[EXCERPT PROVIDED Boundary: Start]

Then, given that both of the above matrices are non-singular, the unique solution to (26) reads:

$$N_{\alpha \mu \nu }={\tilde{a}}_{11}{B}_{\alpha \mu \nu }+{\tilde{a}}_{12}{\widehat{B}}_{\nu \alpha \mu }+{\tilde{a}}_{13}{\widehat{B}}_{\mu \nu \alpha }+{\tilde{a}}_{14}{\widehat{B}}_{\alpha \nu \mu }+{\tilde{a}}_{15}{\widehat{B}}_{\nu \mu \alpha }+{\tilde{a}}_{16}{\widehat{B}}_{\mu \alpha \nu },$$

(29)

where

$${\widehat{B}}_{\alpha \mu \nu }=B_{\alpha \mu \nu }-\sum _{i=1}^3\sum _{j=1}^3\left(a_{7i}{\tilde{\gamma }}_{ij}{B}_{\mu }^{\left(j\right)}{g}_{\alpha \nu }+a_{8i}{\tilde{\gamma }}_{ij}{B}_{\nu }^{\left(j\right)}{g}_{\alpha \mu }+a_{9i}{\tilde{\gamma }}_{ij}{B}_{\alpha }^{\left(j\right)}{g}_{\mu \nu }\right).$$

(30)

Proof.

[EXCERPT PROVIDED Boundary: End]
[AVAILABLE DATA Boundary: Start]

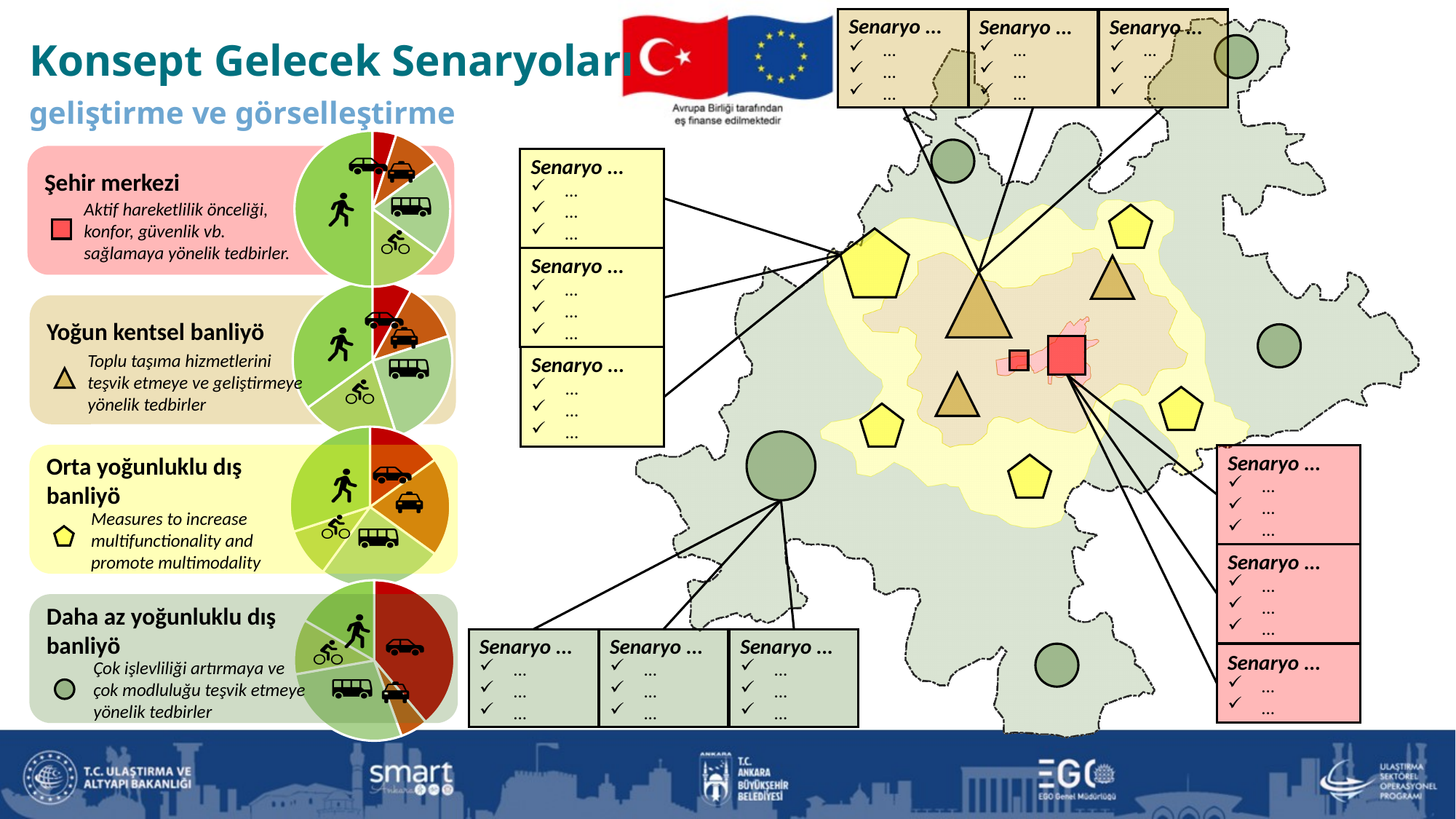
What colour is the walking slice in the pie chart next to "Şehir merkezi"? green What is the main title of the slide? Konsept Gelecek Senaryoları In the pie chart next to "Daha az yoğunluklu dış banliyö", is the car slice larger or smaller than the bicycle slice? larger How many pie charts are shown on the left side of the slide? 4 Which pie chart on the slide has the largest car slice? Daha az yoğunluklu dış banliyö What kind of chart is used next to the "Şehir merkezi" box? pie chart In the pie chart next to "Şehir merkezi", which mode icon sits in the largest slice? walking (pedestrian) In the pie chart next to "Daha az yoğunluklu dış banliyö", which mode icon sits in the largest slice? car In the pie chart next to "Şehir merkezi", is the walking slice larger or smaller than the car slice? larger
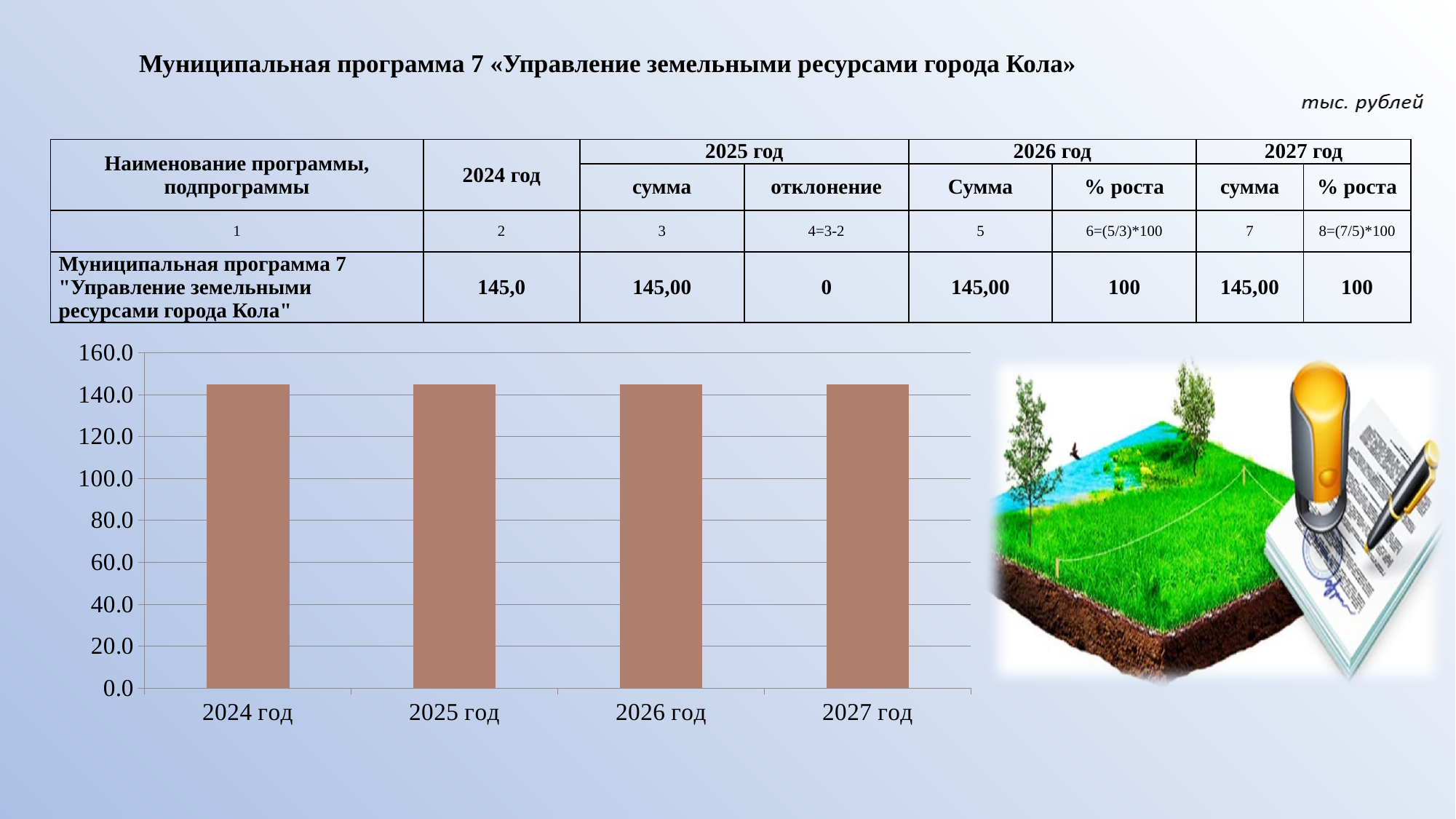
What kind of chart is shown on the slide? bar chart Is the value for 2026 год greater or less than 160? less Do the values rise, fall or stay the same from 2024 год to 2027 год? stay the same Which years are shown on the x axis of the chart? 2024 год, 2025 год, 2026 год, 2027 год How many bars (categories) does the chart show? 4 According to the table on the slide, what is the amount for 2024 год? 145,0 According to the table on the slide, what is the amount (сумма) for 2026 год? 145,00 What is the highest tick value shown on the y axis of the chart? 160.0 Is the value for 2024 год greater or less than 140? greater Is the value for 2027 год greater or less than 120? greater What is the difference between the amounts for 2025 год and 2024 год as shown in the table (отклонение)? 0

[AVAILABLE DATA Boundary: End]

» WHAT YOU ARE ASKED TO DO
Copy out the excerpt about the unique solution to (26) above in full, with every character and line unchanged.

» ANSWER TO THIS TASK
Then, given that both of the above matrices are non-singular, the unique solution to (26) reads:

$$N_{\alpha \mu \nu }={\tilde{a}}_{11}{B}_{\alpha \mu \nu }+{\tilde{a}}_{12}{\widehat{B}}_{\nu \alpha \mu }+{\tilde{a}}_{13}{\widehat{B}}_{\mu \nu \alpha }+{\tilde{a}}_{14}{\widehat{B}}_{\alpha \nu \mu }+{\tilde{a}}_{15}{\widehat{B}}_{\nu \mu \alpha }+{\tilde{a}}_{16}{\widehat{B}}_{\mu \alpha \nu },$$

(29)

where

$${\widehat{B}}_{\alpha \mu \nu }=B_{\alpha \mu \nu }-\sum _{i=1}^3\sum _{j=1}^3\left(a_{7i}{\tilde{\gamma }}_{ij}{B}_{\mu }^{\left(j\right)}{g}_{\alpha \nu }+a_{8i}{\tilde{\gamma }}_{ij}{B}_{\nu }^{\left(j\right)}{g}_{\alpha \mu }+a_{9i}{\tilde{\gamma }}_{ij}{B}_{\alpha }^{\left(j\right)}{g}_{\mu \nu }\right).$$

(30)

Proof.